The second phase of clinical trials of China's AIDS vaccine would need at least 300 volunteers and the third phase at least 500, said Sang Guowei, director of the National Institute for the Control of Pharmaceutical and Biological Products.
The later trials would involve the participation of high-risk groups, said Chen Jie, deputy director of the Guangxi Regional Center for Disease Control and Prevention (CDC).
The first phase indicates China's first AIDS vaccine is safe, government officials said Friday.
"Forty-nine healthy people who received the injection showed no severe adverse reactions after 180 days, proving the vaccine was safe," said Zhang Wei, head of the pharmaceutical registration department of the State Food and Drug Administration.
"The recipients appeared immune to the HIV-1 virus 15 days after the injection, indicating the vaccine worked well in stimulating the body's immunity," he told a press conference Friday.
The results mark the end of the first phase of the clinical trials of the AIDS vaccine, which focused on the vaccine's safety.
The first phase was carried out in Nanning, capital of the Guangxi Zhuang Autonomous Region, on March 12 last year. The volunteers, 33 men and 16 women aged between 18 and 50, received the vaccine by Oct. 20.
The new vaccine must undergo three phases of clinical trials before going into production. The second phase will assess both safety and immunity of the vaccine while the third will target the protection it offers for high-risk groups.
By the end of 2005, China had recorded more than 140,000 people infected with HIV. Officials estimate that China has approximately 650,000 people living with HIV, including approximately 75,000 AIDS patients.
The total HIV infections in the world had exceeded 40 million and more than 30 million AIDS patients had died by the end of 2005, according to figures released by the World Health Organization (WHO) and the Joint United Nations Program on HIV/AIDS (UNAIDS).

Collected data entries
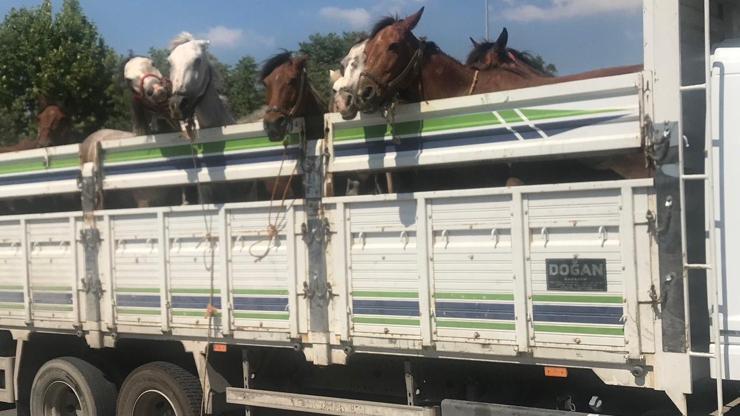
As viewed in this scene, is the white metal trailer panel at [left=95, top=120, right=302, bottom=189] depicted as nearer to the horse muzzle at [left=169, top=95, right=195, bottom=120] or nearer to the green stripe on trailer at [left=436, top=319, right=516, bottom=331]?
the horse muzzle at [left=169, top=95, right=195, bottom=120]

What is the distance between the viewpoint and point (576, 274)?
4707mm

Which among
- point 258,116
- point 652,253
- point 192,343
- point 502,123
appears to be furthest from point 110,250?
point 652,253

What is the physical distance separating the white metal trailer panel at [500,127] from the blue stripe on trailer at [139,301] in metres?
1.92

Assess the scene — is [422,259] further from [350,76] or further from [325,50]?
[325,50]

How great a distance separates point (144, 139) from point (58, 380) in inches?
88.5

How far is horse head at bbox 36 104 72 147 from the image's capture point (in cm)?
906

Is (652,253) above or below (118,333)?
above

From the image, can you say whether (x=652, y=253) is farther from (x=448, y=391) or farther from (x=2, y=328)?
(x=2, y=328)

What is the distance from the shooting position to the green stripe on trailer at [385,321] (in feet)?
17.7

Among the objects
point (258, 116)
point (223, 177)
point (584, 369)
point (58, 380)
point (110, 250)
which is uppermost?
point (258, 116)

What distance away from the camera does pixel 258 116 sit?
755cm

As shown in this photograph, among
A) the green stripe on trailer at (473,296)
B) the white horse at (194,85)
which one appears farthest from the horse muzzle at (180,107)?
the green stripe on trailer at (473,296)

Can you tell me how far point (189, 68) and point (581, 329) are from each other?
12.5 ft

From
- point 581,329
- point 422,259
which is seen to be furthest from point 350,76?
point 581,329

**Apply what you read**
A) Name every person mentioned in the AIDS vaccine article, and give the position the article states for each.
B) Write out, word for word, the stretch of the AIDS vaccine article from "The new vaccine" through "75,000 AIDS patients.".

**Solved problems**
A)
- Sang Guowei: director of the National Institute for the Control of Pharmaceutical and Biological Products
- Chen Jie: deputy director of the Guangxi Regional Center for Disease Control and Prevention (CDC)
- Zhang Wei: head of the pharmaceutical registration department of the State Food and Drug Administration

B)
The new vaccine must undergo three phases of clinical trials before going into production. The second phase will assess both safety and immunity of the vaccine while the third will target the protection it offers for high-risk groups.
By the end of 2005, China had recorded more than 140,000 people infected with HIV. Officials estimate that China has approximately 650,000 people living with HIV, including approximately 75,000 AIDS patients.